▶ WHAT YOU WILL DO
Convert the records into a Markdown table with the columns "Row" and "Line", one numbered row per line. Begin at the line that contains "Is [49,112] further" and stop after the line that contains "Answer: the yellow", skipping blank lines and leaving out the pictures.

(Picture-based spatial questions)
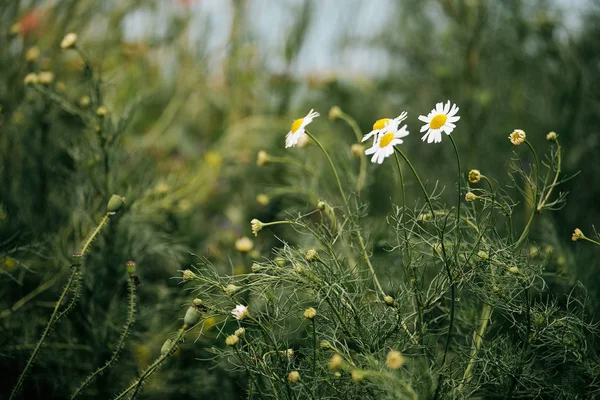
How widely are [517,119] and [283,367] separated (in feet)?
2.97

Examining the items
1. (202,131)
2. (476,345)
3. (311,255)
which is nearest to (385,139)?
(311,255)

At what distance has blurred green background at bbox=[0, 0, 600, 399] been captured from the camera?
0.73 metres

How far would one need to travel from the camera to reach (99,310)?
0.71m

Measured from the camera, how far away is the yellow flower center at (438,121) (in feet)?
1.47

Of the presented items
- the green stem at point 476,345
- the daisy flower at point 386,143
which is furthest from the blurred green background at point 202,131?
the daisy flower at point 386,143

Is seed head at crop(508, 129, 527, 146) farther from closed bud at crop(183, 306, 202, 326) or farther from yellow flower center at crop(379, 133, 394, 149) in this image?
closed bud at crop(183, 306, 202, 326)

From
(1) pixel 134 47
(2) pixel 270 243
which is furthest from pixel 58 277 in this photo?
(1) pixel 134 47

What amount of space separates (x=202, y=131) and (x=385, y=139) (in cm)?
100

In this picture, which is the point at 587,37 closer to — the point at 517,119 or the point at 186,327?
the point at 517,119

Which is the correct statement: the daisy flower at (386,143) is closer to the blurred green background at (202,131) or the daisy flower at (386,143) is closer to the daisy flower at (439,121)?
the daisy flower at (439,121)

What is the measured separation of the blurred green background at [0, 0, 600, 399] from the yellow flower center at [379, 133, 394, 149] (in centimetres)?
30

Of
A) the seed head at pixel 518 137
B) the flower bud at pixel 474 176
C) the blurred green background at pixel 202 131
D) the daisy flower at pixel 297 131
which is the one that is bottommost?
the blurred green background at pixel 202 131

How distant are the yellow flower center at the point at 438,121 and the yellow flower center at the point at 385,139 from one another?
4 cm

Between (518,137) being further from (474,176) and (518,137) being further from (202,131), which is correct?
(202,131)
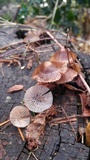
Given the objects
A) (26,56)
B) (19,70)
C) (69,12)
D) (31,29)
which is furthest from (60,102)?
(69,12)

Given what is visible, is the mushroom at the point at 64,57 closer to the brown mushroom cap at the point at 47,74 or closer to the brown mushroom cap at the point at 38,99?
the brown mushroom cap at the point at 47,74

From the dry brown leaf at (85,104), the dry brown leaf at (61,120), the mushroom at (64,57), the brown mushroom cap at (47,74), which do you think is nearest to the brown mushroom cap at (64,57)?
the mushroom at (64,57)

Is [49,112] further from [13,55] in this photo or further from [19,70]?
[13,55]

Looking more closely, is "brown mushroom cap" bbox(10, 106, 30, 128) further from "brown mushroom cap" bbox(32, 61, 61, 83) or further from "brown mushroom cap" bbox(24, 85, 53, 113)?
"brown mushroom cap" bbox(32, 61, 61, 83)

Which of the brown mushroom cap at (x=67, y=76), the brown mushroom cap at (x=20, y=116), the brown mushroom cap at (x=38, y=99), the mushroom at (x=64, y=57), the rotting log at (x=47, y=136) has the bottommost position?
the rotting log at (x=47, y=136)

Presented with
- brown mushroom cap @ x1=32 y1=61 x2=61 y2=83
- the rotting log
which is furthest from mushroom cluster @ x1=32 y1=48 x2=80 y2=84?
the rotting log

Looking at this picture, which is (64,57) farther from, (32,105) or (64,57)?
(32,105)
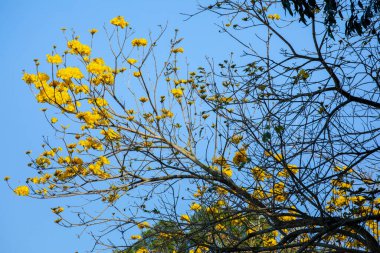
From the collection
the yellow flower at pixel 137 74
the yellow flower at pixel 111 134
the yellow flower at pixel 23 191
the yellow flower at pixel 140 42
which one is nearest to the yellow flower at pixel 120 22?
the yellow flower at pixel 140 42

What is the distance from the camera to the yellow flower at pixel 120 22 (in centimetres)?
573

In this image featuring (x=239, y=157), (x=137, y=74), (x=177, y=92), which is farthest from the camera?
(x=177, y=92)

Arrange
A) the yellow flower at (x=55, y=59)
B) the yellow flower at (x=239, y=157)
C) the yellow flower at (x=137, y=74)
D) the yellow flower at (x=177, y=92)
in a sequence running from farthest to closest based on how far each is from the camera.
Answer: the yellow flower at (x=177, y=92) → the yellow flower at (x=137, y=74) → the yellow flower at (x=55, y=59) → the yellow flower at (x=239, y=157)

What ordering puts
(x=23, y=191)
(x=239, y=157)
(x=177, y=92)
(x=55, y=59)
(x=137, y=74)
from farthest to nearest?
(x=23, y=191) → (x=177, y=92) → (x=137, y=74) → (x=55, y=59) → (x=239, y=157)

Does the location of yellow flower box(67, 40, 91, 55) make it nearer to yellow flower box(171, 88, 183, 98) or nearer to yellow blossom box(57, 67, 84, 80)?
yellow blossom box(57, 67, 84, 80)

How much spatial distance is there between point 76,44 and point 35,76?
0.53 m

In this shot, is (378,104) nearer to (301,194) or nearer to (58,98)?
(301,194)

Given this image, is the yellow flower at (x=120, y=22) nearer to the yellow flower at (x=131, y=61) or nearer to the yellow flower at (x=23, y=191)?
the yellow flower at (x=131, y=61)

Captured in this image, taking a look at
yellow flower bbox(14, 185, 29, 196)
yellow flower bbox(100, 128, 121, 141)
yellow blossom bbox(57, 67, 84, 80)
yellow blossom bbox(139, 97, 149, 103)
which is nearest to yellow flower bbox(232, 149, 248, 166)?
yellow blossom bbox(139, 97, 149, 103)

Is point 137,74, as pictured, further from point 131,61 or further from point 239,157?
point 239,157

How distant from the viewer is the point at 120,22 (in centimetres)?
574

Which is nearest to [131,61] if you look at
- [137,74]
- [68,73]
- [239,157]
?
[137,74]

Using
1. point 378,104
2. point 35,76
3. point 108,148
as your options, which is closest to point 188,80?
point 108,148

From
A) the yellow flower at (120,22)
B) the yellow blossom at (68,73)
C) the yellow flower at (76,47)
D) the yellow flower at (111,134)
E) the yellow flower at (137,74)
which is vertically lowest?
the yellow flower at (111,134)
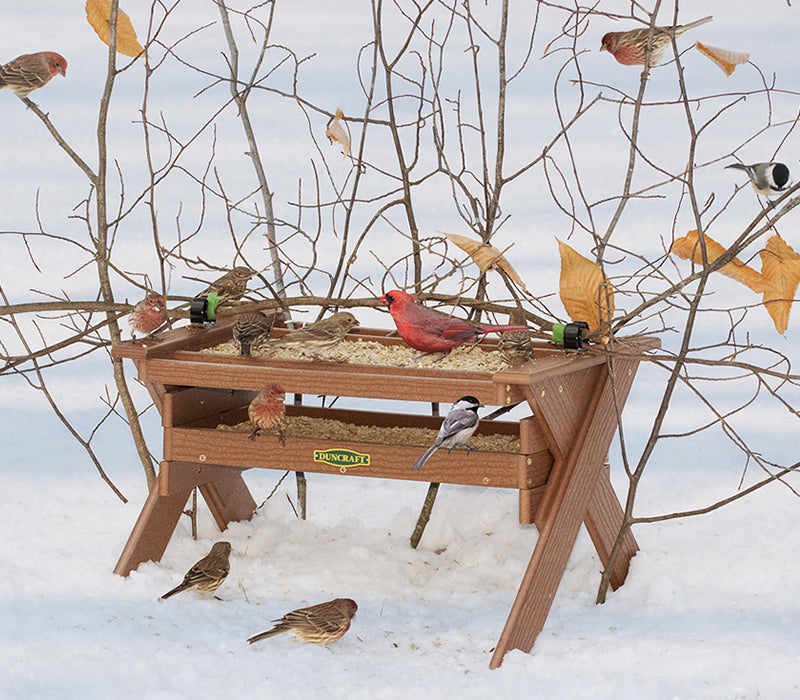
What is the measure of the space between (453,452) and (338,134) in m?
1.34

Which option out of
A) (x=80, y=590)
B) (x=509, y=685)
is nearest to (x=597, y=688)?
(x=509, y=685)

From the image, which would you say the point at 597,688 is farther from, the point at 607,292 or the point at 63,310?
the point at 63,310

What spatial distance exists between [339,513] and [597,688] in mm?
2061

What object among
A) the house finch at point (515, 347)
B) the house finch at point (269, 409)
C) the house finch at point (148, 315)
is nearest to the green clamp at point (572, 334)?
the house finch at point (515, 347)

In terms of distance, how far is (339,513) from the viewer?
213 inches

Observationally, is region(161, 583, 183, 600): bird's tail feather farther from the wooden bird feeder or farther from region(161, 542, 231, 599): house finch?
the wooden bird feeder

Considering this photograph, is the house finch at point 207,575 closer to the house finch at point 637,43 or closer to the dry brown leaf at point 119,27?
the dry brown leaf at point 119,27

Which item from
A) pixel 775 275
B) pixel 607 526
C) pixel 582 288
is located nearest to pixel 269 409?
pixel 582 288

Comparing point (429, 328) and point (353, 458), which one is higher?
point (429, 328)

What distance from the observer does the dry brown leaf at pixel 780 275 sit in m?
4.00

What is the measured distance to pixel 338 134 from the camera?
4.50 m

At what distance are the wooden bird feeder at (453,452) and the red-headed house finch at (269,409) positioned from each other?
0.02 metres

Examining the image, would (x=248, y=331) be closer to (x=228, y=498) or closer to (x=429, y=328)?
(x=429, y=328)

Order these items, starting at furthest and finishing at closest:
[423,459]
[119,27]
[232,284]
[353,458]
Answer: [119,27]
[232,284]
[353,458]
[423,459]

▶ FINAL ANSWER
| Row | Line |
|---|---|
| 1 | Is [49,112] further from [13,55] in this photo or further from [19,70]? |
| 2 | [13,55] |
| 3 | Looking more closely, is "brown mushroom cap" bbox(10, 106, 30, 128) further from "brown mushroom cap" bbox(32, 61, 61, 83) or further from "brown mushroom cap" bbox(24, 85, 53, 113)? |
| 4 | "brown mushroom cap" bbox(32, 61, 61, 83) |
| 5 | Which of the brown mushroom cap at (x=67, y=76), the brown mushroom cap at (x=20, y=116), the brown mushroom cap at (x=38, y=99), the mushroom at (x=64, y=57), the rotting log at (x=47, y=136) has the bottommost position? |
| 6 | the rotting log at (x=47, y=136) |
| 7 | Presented with |
| 8 | - brown mushroom cap @ x1=32 y1=61 x2=61 y2=83 |
| 9 | - the rotting log |
| 10 | which is furthest from mushroom cluster @ x1=32 y1=48 x2=80 y2=84? |
| 11 | the rotting log |
| 12 | Looking at this picture, which is (64,57) farther from, (32,105) or (64,57)? |
| 13 | (32,105) |
| 14 | From the collection |
| 15 | the yellow flower at pixel 137 74 |
| 16 | the yellow flower at pixel 111 134 |
| 17 | the yellow flower at pixel 23 191 |
| 18 | the yellow flower at pixel 140 42 |
| 19 | which one is nearest to the yellow flower at pixel 120 22? |
| 20 | the yellow flower at pixel 140 42 |
| 21 | What is the distance from the camera to the yellow flower at pixel 120 22 (in centimetres)? |
| 22 | 573 |
| 23 | In this image featuring (x=239, y=157), (x=137, y=74), (x=177, y=92), which is farthest from the camera? |
| 24 | (x=177, y=92) |
| 25 | Arrange |
| 26 | A) the yellow flower at (x=55, y=59) |
| 27 | B) the yellow flower at (x=239, y=157) |
| 28 | C) the yellow flower at (x=137, y=74) |
| 29 | D) the yellow flower at (x=177, y=92) |
| 30 | in a sequence running from farthest to closest based on how far each is from the camera. |
| 31 | Answer: the yellow flower at (x=177, y=92) → the yellow flower at (x=137, y=74) → the yellow flower at (x=55, y=59) → the yellow flower at (x=239, y=157) |